“Heart Ache or Heart Attack” – Betting Your Life on Internet Voice Transmission

Animated Explanation of CODECs, Delay, Jitter, Echo & More

This tutorial is explained in a number of animations found at http://www.techtionary.com.

Jitter, stutter, echo and delay are among the major reasons for “road kill” in SIP-Session Initiation Protocol or VoIP-Voice over Internet Protocol.  Understanding the underlying causes is critical to designing a SIP that works and stays working.  There are many emerging stories on how VoIP is not sucking all the bandwidth out of networks and support is not the nightmare that users imagined.  Yet, many of the users surveyed are just beginning to explore many of the bandwidth “hogs” that VoIP offers such as multi-media conferencing, IM-Instant Messaging, collaboration screen sharing, animation, video and others.  Its not that the networks can’t handle it but can they provide a level of quality that engage rather than disengage users.   Let’s do some math.  A simple 30-second video clip of 200×200 pixels consumes approximately only 1.2M of bandwidth.  A high-resolution 30-second video clip of 1280×800 screen resolution needs more than 30 megabits of transmission.  Even if the transmission is compressed, 20 users needing to high-resolution conference or 600M of real-time bandwidth could possibly not only crash the LAN but clog or even knockout the WAN.
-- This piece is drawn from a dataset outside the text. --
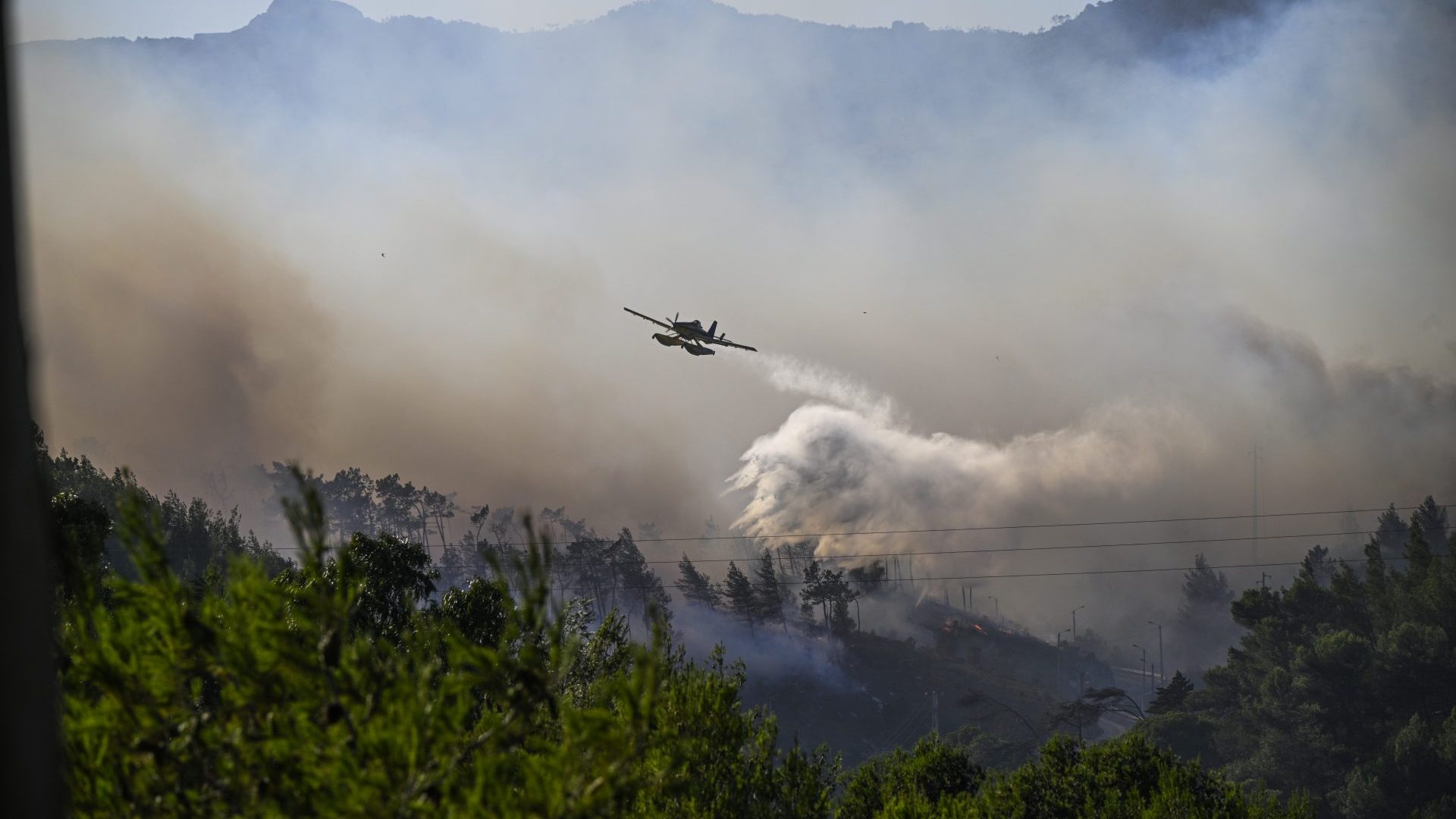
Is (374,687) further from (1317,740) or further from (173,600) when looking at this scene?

The purpose of this article and associated animations is to explanation how to design a network for SIP now and for the future to avoid network catastrophes. Here are some but certainly not all of the various types of delays (queuing) that can occur in a SIP network.

Coding-CODEC-compression/decompression/decoding – DSP-Digital Signal processing – compression and analog-to-digital processing

A CODEC-COder-DECoder (also known as an encoder-decoder and COmpression-DECompression system when used in video systems) is a computer chip (semiconductor) processing system designed to convert analog (human) signals to digital transmission and back to analog.  Source codecs are designed specifically for speech, whereas Waveform codecs work well with any type of sound.  That is, depending on the audio or voice application would drive the selection of the Source or Waveform CODEC.  Coding-encoding is the process of sampling quantities and putting them into digital values of voice, music or other sounds.  The Nyquist-Shannon sampling theorem states that the sampling frequency must be at least twice as high as the highest input frequency for the result to closely resemble the original signal.  A 4,000 Hz-Hertz voice pattern would be sampled at 8,000 BPS-Bits Per Second.  Organized into 23 or 24 separate voice channels (North American standards or 30 or 32 for E-1 European standards) with spacing bits (called Framing bits) separating each 24 segments of 8,000 bits becomes a T-1-Transmission Level One transmission circuit of 1,544,000 BPS.  For example, in MP3-Motion Picture Experts Groups Version 3 different compression (sampling or quantizing) rates are needed for different music quality levels such as 128 KBPS – CD quality (twice normal bandwidth), 96 KBPS – near-CD quality and 64 KBPS – FM radio quality.  Analog-to-digital conversion is performed by a special microprocessor and memory device called a DSP.  The function of the DSP-Digital Signal Processor/Processing is to convert analog signals into digital values (1s-ones & 0s-zeros) for transmission.  A DSP may also perform other functions such as encapsulating digital transmission (1s/0s) into packets such as RTP-Real-time Transport Protocol, Ethernet, ATM-Asynchronous Transfer Mode or other data formats.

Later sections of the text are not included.